En outre, le CSAT suggère qu’il faudrait établir une liste prioritaire des types de terrains disponibles, comme par exemple la reconversion des friches industrielles en premier lieu, les zones superposées du PSL et PSZAE, etc. La question est de savoir comment mobiliser d’abord les sols les plus propices et déjà artificialisés afin de diriger le développement vers ces endroits ?
Le CSAT est d’avis que l’on pourrait déjà, à l’image des principes du Raum+, établir une liste des propriétaires de tels fonds et d’engager le dialogue avec ceux-ci afin de mobiliser les terrains adaptés en cas de besoin. Le PDAT 2023 devrait concrètement poser des pistes dans ce sens.
Il y a lieu de faire valoir les résultats issus de l’étude Raum+ relatives à la capacité d’habitation (Wohnkapazität). Dans ce contexte le CSAT renvoie à l’étude autrichienne, de la Ville de Salzburg, relative à la « Wohnbedarfsprognose ». Cette étude démontre que dans cet espace urbain il y a quelque 170.000 bâtiments destinés au logement non occupés ou sous-occupés. Il est à noter que beaucoup de personnes âgées habitent dans des maisons très spacieuses sises sur des terrains encore plus grands et qu’à cet effet il est mis en place un système de « Abrissmoratorium » dans ces espaces urbanisés de la Ville de Salzburg.

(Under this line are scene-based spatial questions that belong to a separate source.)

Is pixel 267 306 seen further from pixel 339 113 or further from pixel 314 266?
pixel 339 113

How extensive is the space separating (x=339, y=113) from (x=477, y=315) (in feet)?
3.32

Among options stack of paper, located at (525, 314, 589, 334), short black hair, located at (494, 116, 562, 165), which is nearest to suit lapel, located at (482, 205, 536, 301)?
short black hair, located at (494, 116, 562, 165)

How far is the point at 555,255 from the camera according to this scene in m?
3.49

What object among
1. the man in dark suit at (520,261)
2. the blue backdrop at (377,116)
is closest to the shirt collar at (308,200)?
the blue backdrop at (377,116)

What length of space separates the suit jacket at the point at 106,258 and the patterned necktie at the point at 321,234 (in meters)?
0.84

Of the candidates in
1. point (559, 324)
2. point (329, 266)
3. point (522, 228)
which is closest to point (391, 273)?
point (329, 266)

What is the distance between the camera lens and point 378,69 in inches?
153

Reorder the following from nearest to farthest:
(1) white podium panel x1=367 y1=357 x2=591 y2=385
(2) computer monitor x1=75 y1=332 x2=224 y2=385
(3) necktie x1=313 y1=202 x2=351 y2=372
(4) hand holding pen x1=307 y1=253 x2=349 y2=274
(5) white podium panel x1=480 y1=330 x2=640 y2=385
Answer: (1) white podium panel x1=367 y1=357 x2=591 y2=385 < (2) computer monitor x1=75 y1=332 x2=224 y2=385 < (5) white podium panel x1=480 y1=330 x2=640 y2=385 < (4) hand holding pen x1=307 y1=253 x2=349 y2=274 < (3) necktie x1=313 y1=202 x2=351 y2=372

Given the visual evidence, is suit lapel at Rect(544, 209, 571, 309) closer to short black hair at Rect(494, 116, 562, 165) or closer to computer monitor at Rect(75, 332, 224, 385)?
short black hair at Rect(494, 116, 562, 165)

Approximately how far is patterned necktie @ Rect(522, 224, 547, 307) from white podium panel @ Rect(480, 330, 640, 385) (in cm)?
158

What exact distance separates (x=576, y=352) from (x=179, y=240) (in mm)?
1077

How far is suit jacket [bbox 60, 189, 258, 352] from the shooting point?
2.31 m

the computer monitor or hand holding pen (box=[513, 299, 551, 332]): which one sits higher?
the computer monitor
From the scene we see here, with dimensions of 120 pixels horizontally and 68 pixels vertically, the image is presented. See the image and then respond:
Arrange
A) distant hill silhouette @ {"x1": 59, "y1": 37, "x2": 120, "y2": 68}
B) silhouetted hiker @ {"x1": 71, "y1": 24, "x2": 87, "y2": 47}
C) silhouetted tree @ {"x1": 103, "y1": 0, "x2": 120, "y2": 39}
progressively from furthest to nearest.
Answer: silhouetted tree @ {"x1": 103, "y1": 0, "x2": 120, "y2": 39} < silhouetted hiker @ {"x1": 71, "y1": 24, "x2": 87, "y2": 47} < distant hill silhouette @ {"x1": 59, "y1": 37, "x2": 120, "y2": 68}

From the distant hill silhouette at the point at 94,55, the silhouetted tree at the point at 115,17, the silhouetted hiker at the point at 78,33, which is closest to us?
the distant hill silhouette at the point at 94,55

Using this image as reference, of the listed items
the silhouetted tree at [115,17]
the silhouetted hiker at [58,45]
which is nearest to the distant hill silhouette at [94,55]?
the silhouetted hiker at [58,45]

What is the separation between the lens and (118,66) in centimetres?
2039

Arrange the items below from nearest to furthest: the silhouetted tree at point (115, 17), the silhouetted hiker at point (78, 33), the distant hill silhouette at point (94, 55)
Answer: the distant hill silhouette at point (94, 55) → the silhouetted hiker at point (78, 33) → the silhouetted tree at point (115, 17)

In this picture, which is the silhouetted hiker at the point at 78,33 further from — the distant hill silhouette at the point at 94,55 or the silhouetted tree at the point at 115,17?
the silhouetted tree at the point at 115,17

Ce constat rejoint aussi les analyses ou idées tirées de la consultation LIT qui relève un potentiel important en logements supplémentaires parmi les habitations déjà construites au Luxembourg: p.ex. multi-use, inter-générations, logement intégré (Einliegerwohnungen), etc.
Actuellement, le Luxembourg est toujours champion en ce qui concerne la typologie des maisons unifamiliales et il existe un énorme potentiel de logements par habitant, même si le marché immobilier actuel tend déjà vers une densification (Nachverdichtung) des espaces bâtis, par la démolition de maisons unifamiliales remplacées par la construction de maisons bi-familiales ou de résidences à appartements.

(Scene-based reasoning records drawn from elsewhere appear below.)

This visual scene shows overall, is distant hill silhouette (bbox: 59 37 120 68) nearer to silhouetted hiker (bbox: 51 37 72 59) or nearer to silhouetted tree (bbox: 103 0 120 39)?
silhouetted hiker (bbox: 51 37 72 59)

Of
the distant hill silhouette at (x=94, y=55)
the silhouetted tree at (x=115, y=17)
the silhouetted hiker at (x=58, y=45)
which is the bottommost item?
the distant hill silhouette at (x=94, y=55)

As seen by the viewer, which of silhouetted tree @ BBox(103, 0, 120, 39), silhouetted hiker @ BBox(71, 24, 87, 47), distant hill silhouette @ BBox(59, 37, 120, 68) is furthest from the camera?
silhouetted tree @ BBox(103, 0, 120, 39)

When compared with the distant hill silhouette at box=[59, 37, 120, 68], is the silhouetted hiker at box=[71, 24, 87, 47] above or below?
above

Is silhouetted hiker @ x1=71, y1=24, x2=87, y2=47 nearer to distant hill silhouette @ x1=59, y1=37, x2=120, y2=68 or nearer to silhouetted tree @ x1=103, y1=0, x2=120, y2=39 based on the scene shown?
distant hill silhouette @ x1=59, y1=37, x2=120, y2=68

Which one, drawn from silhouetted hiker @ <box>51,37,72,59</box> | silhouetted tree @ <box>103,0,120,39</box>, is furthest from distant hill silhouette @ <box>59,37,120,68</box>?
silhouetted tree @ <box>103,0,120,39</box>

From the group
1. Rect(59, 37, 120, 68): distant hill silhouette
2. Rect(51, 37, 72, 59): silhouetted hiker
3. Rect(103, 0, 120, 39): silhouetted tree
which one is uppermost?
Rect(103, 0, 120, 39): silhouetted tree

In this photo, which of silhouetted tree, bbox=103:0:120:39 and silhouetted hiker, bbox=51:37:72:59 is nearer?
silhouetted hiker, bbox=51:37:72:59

D’ailleurs, le CSAT estime pourtant qu’il serait utile d’intégrer dans le PDAT les illustrations de la brochure « Liewensqualitéit erhalen: Fir haut a fir muer »⁴ qui montrent comment développer un quartier sans artificialiser plus de sol. Ceci rendrait le PDAT plus attractif et plus lisible sans devoir pour autant recourir à des brochures externes pour faciliter sa lecture et sa mise en œuvre sur le terrain.
Le CSAT est d’avis que le PDAT 2023 devrait plus concrètement décrire comment diriger la croissance vers certains espaces et comment compenser le fait de ne pas urbaniser les espaces ruraux. Si par exemple la zéro artificialisation nette est atteinte en 2050, quel serait le mécanisme d’indemnisation des propriétaires de terrains dans des espaces naturels « non-aedificandi » ?
Le CSAT conseille à exploiter l’idée suivant laquelle la non-utilisation ou non-consommation du sol représente aussi une valeur réelle, par exemple pour sécuriser la fonction nourricière ou pour promouvoir le stockage de CO2. La question est également de savoir comment redonner à l’espace rural toute son importance, comment protéger les espaces qui sont dotés d’une bonne fertilité des sols et ainsi présentent une haute valeur agronomique. La protection de ces terrains dédiés à l’agriculture pourrait faire l’objet d’un plan directeur sectoriel : « espaces prioritaires agricoles ». Un tel plan directeur pourrait alors établir des zones de territoire où une utilisation autre qu’agricole, sylvicole, viticole ou horticole ne devrait plus être possible et autorisée.
Dans cette perspective, les différents CDA devraient être « récompensés/dédommagés » lorsqu’ils absorbent la croissance démographique dans les limites qui leurs sont allouées.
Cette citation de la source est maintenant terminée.